Wyciągnie potencjał?

– Cieszę się, że dołączam do Wybrzeża, bo jest to klub ze wszech miar świetnie zbudowany. Zawsze podziwiałem, w jaki sposób funkcjonuje. Będę miał też możliwość pracy ze sztabem, który w tym klubie już był (poza Jurkiewiczem i Bonisławskim – przyp. red.). Nie trzeba będzie niczego budować od nowa, a to było dla mnie bardzo ważne. Druga rzecz to młody perspektywiczny zespół, który na razie gra być może poniżej swoich możliwości, ale myślę, że wszyscy znający się na piłce ręcznej wiedzą, że jest to okres przejściowy. Ma dużo większy potencjał niż miejsce, w którym się teraz znajduje – powiedział Rombel, cytowany przez klubową stronę.
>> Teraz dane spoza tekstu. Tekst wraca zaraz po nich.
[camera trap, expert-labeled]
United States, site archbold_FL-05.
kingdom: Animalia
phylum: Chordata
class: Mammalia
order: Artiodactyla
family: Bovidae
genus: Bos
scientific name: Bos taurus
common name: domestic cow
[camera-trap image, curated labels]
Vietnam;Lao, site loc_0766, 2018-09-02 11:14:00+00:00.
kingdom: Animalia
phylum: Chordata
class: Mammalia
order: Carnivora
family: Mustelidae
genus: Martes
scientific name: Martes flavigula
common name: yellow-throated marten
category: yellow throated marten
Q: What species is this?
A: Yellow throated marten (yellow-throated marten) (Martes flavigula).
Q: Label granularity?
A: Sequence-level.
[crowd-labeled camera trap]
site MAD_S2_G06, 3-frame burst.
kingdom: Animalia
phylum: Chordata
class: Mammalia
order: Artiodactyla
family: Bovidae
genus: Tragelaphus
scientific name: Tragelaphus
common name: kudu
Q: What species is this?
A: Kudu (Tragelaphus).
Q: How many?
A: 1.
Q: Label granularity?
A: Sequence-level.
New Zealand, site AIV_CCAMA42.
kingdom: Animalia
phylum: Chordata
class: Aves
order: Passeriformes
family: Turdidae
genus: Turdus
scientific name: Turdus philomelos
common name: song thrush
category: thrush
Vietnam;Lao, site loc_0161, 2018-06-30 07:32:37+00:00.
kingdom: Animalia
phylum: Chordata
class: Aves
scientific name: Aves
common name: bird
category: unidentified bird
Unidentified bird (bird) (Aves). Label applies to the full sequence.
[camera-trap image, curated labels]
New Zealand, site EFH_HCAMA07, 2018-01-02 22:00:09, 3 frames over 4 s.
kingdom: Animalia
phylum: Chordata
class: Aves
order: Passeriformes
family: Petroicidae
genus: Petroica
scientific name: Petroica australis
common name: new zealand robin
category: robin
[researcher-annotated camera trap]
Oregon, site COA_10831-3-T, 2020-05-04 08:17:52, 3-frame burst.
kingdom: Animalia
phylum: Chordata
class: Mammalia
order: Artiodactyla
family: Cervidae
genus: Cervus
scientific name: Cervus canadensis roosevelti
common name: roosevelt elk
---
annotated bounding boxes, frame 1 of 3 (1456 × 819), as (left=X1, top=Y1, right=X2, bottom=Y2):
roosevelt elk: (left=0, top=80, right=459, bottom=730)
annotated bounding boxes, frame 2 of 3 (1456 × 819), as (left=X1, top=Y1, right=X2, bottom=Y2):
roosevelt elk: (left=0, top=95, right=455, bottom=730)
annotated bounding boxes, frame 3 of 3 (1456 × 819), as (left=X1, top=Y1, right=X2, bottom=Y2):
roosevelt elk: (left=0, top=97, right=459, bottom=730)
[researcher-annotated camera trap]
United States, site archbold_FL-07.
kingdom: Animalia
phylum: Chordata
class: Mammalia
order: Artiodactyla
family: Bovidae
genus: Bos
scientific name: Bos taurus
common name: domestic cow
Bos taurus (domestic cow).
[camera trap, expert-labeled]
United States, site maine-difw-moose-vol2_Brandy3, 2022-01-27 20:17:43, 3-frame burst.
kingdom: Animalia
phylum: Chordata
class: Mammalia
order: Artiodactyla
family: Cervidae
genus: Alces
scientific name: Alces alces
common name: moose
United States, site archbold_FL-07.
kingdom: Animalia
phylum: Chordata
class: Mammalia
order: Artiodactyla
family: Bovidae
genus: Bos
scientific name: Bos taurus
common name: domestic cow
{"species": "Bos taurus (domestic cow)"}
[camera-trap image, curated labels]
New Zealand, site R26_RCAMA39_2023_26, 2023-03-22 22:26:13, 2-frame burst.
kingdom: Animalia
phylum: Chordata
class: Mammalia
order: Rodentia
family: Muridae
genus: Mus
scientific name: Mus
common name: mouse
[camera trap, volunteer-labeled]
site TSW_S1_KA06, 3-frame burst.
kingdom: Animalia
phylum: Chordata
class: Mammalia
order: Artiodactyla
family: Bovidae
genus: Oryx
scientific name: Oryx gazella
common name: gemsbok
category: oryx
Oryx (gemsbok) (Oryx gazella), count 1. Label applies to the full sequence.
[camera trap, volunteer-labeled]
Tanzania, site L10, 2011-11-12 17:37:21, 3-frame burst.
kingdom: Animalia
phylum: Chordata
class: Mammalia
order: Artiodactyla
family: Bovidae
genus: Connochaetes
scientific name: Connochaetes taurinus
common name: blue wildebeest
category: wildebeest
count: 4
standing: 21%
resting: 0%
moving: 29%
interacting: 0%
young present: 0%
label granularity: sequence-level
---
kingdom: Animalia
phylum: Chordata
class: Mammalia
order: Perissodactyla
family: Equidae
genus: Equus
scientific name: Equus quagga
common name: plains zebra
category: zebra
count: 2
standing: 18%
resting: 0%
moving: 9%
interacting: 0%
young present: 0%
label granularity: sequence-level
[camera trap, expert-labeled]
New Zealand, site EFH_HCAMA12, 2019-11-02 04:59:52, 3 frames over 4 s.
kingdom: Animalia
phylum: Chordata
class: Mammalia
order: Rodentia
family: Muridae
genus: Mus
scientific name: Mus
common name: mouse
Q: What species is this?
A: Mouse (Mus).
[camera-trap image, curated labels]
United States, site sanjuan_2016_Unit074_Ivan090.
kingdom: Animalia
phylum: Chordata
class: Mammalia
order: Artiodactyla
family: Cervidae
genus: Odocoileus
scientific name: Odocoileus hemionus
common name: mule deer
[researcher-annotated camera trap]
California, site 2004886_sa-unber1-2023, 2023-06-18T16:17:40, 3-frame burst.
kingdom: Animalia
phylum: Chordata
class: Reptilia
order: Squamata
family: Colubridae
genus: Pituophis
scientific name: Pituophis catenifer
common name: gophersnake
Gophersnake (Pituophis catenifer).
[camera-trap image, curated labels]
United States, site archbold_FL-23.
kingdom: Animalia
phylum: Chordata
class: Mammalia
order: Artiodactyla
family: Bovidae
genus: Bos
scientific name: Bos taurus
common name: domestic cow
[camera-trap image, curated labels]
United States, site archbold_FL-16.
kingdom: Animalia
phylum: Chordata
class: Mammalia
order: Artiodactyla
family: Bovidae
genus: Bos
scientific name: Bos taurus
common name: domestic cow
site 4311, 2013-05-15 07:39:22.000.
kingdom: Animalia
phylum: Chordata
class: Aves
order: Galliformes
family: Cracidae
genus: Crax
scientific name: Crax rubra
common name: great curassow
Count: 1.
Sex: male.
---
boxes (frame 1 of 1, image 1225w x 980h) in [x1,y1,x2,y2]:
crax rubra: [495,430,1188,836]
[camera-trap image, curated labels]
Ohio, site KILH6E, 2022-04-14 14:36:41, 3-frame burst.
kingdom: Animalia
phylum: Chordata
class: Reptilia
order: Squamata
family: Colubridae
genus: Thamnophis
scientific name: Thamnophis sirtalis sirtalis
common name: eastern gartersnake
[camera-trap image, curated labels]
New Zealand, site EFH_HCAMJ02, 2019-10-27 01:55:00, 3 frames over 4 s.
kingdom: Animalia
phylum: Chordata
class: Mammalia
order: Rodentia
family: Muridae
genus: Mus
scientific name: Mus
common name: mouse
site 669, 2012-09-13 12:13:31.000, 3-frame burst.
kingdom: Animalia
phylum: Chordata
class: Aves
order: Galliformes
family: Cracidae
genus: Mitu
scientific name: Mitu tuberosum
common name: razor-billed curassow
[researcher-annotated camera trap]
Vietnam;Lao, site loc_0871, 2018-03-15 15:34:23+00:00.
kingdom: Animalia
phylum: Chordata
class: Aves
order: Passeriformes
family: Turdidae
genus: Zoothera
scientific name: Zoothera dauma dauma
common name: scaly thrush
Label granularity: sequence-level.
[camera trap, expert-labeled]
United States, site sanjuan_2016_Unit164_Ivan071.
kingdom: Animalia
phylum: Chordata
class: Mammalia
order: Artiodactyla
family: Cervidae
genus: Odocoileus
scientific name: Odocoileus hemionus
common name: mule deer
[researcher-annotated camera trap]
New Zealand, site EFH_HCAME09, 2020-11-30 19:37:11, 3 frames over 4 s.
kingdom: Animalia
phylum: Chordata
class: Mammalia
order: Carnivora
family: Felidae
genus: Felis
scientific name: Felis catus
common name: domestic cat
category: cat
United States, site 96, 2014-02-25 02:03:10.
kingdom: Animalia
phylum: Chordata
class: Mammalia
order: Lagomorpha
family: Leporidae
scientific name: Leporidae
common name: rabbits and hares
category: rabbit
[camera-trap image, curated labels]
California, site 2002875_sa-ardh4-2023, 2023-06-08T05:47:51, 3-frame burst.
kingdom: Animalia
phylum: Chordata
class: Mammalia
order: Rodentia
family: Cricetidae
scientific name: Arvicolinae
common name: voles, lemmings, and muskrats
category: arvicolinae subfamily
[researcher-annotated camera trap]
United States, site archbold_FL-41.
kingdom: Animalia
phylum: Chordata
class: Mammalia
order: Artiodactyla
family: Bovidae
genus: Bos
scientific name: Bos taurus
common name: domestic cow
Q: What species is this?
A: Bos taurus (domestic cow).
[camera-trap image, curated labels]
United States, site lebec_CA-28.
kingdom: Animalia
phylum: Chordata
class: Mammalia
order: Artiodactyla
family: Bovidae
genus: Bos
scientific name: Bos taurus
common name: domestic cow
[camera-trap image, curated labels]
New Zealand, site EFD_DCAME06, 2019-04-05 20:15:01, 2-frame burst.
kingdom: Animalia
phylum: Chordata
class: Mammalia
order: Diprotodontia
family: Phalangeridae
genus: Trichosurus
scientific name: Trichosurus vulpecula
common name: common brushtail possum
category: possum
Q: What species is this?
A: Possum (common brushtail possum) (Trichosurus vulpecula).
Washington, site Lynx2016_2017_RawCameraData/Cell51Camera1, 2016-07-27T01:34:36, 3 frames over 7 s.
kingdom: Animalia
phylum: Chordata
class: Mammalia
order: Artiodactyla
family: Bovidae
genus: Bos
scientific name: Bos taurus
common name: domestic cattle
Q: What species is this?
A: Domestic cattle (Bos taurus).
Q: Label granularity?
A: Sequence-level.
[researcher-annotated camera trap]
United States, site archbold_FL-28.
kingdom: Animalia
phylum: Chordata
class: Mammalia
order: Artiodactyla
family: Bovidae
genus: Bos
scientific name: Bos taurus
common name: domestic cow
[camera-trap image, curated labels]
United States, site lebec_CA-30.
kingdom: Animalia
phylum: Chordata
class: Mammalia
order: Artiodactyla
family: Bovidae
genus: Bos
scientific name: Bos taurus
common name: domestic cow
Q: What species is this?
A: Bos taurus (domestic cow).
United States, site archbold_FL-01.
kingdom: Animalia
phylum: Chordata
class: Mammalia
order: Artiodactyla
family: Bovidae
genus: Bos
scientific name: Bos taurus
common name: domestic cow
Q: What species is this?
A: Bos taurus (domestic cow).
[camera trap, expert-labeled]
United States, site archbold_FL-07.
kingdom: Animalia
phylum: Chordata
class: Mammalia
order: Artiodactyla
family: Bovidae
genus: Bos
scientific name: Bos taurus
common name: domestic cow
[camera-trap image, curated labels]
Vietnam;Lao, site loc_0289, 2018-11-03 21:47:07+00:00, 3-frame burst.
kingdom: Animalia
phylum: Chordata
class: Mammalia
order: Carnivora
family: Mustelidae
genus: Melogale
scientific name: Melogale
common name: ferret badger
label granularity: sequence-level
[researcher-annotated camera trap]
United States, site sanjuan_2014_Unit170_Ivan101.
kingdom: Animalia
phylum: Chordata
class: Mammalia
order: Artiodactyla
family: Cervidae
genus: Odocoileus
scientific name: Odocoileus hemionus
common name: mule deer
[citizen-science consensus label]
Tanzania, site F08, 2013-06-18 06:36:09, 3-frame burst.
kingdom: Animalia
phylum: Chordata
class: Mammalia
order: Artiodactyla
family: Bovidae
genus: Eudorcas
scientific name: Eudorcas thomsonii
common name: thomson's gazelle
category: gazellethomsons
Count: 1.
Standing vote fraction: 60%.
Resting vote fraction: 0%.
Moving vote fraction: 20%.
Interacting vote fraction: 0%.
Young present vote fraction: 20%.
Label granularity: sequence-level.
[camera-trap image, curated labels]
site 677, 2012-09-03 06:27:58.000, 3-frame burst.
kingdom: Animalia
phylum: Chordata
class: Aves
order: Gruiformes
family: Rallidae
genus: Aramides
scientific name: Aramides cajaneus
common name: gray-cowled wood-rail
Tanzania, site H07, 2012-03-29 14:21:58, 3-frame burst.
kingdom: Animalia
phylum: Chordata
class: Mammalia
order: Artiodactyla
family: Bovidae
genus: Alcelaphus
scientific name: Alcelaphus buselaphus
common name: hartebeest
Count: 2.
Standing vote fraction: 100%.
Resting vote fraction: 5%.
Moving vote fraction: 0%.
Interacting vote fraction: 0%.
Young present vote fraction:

Kontrakt z poprzednimi trenerami został rozwiązany na ich wniosek. Jurkiewicz i Bonisławski złożyli rezygnację jeszcze przed ligowym spotkaniem z Piotrkowianinem.


Czytaj także:


– Ta decyzja była dla nas zaskoczeniem, jednak zarząd postanowił przyjąć rezygnację. Od razu przystąpiliśmy do poszukiwań trenera, który poprowadzi zespół i wyciągnie potencjał, który pokazał w minionym sezonie. Nasz projekt zakładał plany długofalowe, zatem szukaliśmy kogoś wartościowego, kto pozwoli nam dalej realizować ambitne cele. Dlatego też podjęliśmy roztropne i przemyślane decyzje, analizując dokładnie rynek, nasze możliwości i przede wszystkim potrzeby drużyny oraz klubu – wyjaśnił prezes Wybrzeża, [Jacek Pauba].

Na debiut poczeka

Dla Rombla, który podpisał umowę do czerwca 2026 roku, to trzeci klub w karierze. Zaczynał w MMTS-ie Kwidzyn, gdzie przez 12 lat występował na lewym skrzydle, a po sezonie 2016/17 (okrzyknięto go w nim trenerem roku) przeniósł się do Motoru Zaporoże, sięgając z nim po mistrzostwo, Puchar i Superpuchar Ukrainy. Na prowadzenie swoich zasad w Wybrzeżu będzie miał trochę czasu, bo ze względu na zgrupowanie kadry i towarzyski dwumecz z Węgrami, Orlen Superliga wznowi zmagania 10-12 listopada. Gdańszczan czeka domowy mecz z Azotami Puławy.

63 MECZE reprezentacji Polski prowadził Patryk Rombel; 26 wygrał, 4 zremisował, 33 przegrał, bramki 1690:1670.